Test Valley residents will see their council tax increase by £2.50 in the next year – with Andover residents seeing a rise of £1 less than the rest.

The cabinet of Test Valley Borough Council (TVBC) voted to approve an increase in their council tax from £146.41 to £148.91 for a Band E property for the next year.

They also approved a decrease in the Andover Special Expenses Levy, which pays for the maintenance of community assets such as cemeteries and sports grounds, by £1 after removing charges for community halls from the levy.

Councillor Maureen Flood said that it had been an “incredibly challenging” year for the council, and that the rise would allow them to protect core services. She said that TVBC had ‘cushioned’ the blow by using its reserves to allow a lower council tax increase.

The removal of community halls from the Andover Special Expenses Levy has not been universally popular, however, with one borough councillor claiming the action “increases the risk of further community hall losses in Andover.” This has been denied by the borough council.

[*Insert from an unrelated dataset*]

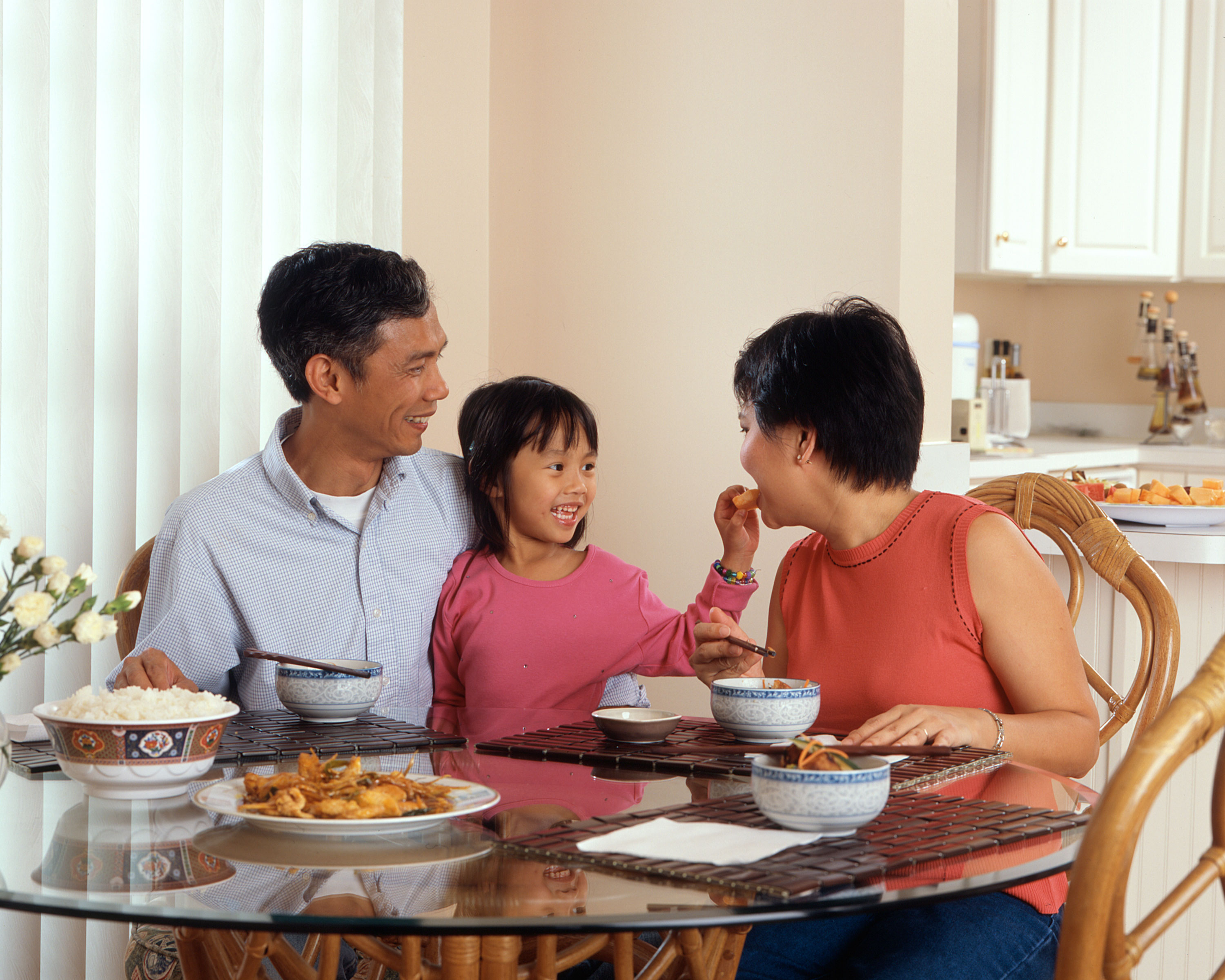 File family eating a meal 1 jpg wikimedia commons for Japanese eating table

Councillors met at a cabinet meeting of TVBC on February 10 to discuss a number of matters, including the setting of council tax for the coming year.

The council estimates that it will lose £6.3 million for 2020/2021, following a reduction in fees for services such as car parking and leisure centres as lockdowns struck. This figure is reduced to £1.4 million following government grants and other savings, with the remainder to be covered from the council’s reserves.

The budget for next year is also going to be ‘profoundly impacted’ by the pandemic, with the council having considered an increase of £5 in council tax, the maximum allowed without holding a referendum.

Cllr Maureen Flood said this move was being considered as late as last month, but that the rise would now be reduced to £2.50.

She said: “The medium term financial strategy made the assumption, as indeed did our national government, that our council tax would increase by the maximum amount allowed of £5, and as recently as last month I was still forecasting that to be the case.

“However, I’m very pleased to recommend to you tonight that our council tax charge for next year be increased by only half this amount. The increase of £2.50 for a Band E property will increase our charge from £146.41 to £148.91.”

The move will cost the council £126,000, but Cllr Flood said that it was “important” to support residents during the “unprecedented” pandemic.

She also announced that following the approval of the conversion of The Rendezvous into an I Can therapy centre, the £21,800 contribution towards the maintenance of community halls in Andover would be removed from the special expenses levy, reducing it from £21.12 to £20.12.

Cllr Flood said: “Following anticipated changes in the operation of one of the public halls that has previously been charged to the Andover Special Expenses Levy, I’m recommending that the savings delivered from that charge are used to remove the charge from public halls across Andover from the levy. This reduces the recommended Andover Levy charge by £1 from the amount charged in the current year.”

The removal of community hall maintenance from the levy was criticised by borough councillor and Andover town councillor David Coole, who claimed the move would prevent halls from being transferred to Andover Town Council in the future.

He said: “By removing the community halls from the Andover Levy, they become a borough asset, will never be transferred to Andover Town Council and can be disposed of by TVBC without any public consultation”, adding: “This action by TVBC increases the risk of further community hall losses in Andover.”

The borough council disputes this, with TVBC deputy leader Cllr Nick Adams-King having previously told a full council meeting that the council “had no intention” of selling its Andover assets and “would continue to hold them in trust for the enjoyment of Andover residents.”

The recommendations for the budget and council tax proposals were proposed by Cllr North and seconded by Cllr Flood. They were then passed by the cabinet without dissent.